> _Fragmento de texto_:
La cultura no escapa al proceso de la globalización
que se adelanta en el planeta. Por lo tanto, las naciones deben desarrollar políticas
culturales acordes con las nuevas transformaciones, con el fin de impedir ser
en su totalidad absorbidas o marginadas por los Estados económicamente
más fuertes, quienes poseen la infraestructura necesaria para condicionar
las preferencias del consumidor e imponer sus productos culturales.
Un buen ejemplo para entender la globalización,
lo encontramos en la expansión masiva que han vivido las telecomunicaciones
en los últimos años, donde el proceso de unificación y/o
articulación de empresas productivas, sistemas financieros, regímenes
de información y entretenimiento, ha sido contundente. El problema de este
sistema integrador se presenta cuando, al producir para todos las mismas noticias
y parecidos entretenimientos, se crea por todas partes la convicción de
que ningún país puede existir con reglas diferentes a las que organiza
el sistema - mundo.

> _Extracto de datos_:
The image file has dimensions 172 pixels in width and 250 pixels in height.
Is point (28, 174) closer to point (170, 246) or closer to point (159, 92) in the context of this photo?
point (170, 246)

> _Objetivo del ejercicio_: ¿Puedes transcribir completo y sin ningún cambio el fragmento de arriba sobre la cultura y la globalización?

> _Respuesta_:
La cultura no escapa al proceso de la globalización
que se adelanta en el planeta. Por lo tanto, las naciones deben desarrollar políticas
culturales acordes con las nuevas transformaciones, con el fin de impedir ser
en su totalidad absorbidas o marginadas por los Estados económicamente
más fuertes, quienes poseen la infraestructura necesaria para condicionar
las preferencias del consumidor e imponer sus productos culturales.
Un buen ejemplo para entender la globalización,
lo encontramos en la expansión masiva que han vivido las telecomunicaciones
en los últimos años, donde el proceso de unificación y/o
articulación de empresas productivas, sistemas financieros, regímenes
de información y entretenimiento, ha sido contundente. El problema de este
sistema integrador se presenta cuando, al producir para todos las mismas noticias
y parecidos entretenimientos, se crea por todas partes la convicción de
que ningún país puede existir con reglas diferentes a las que organiza
el sistema - mundo.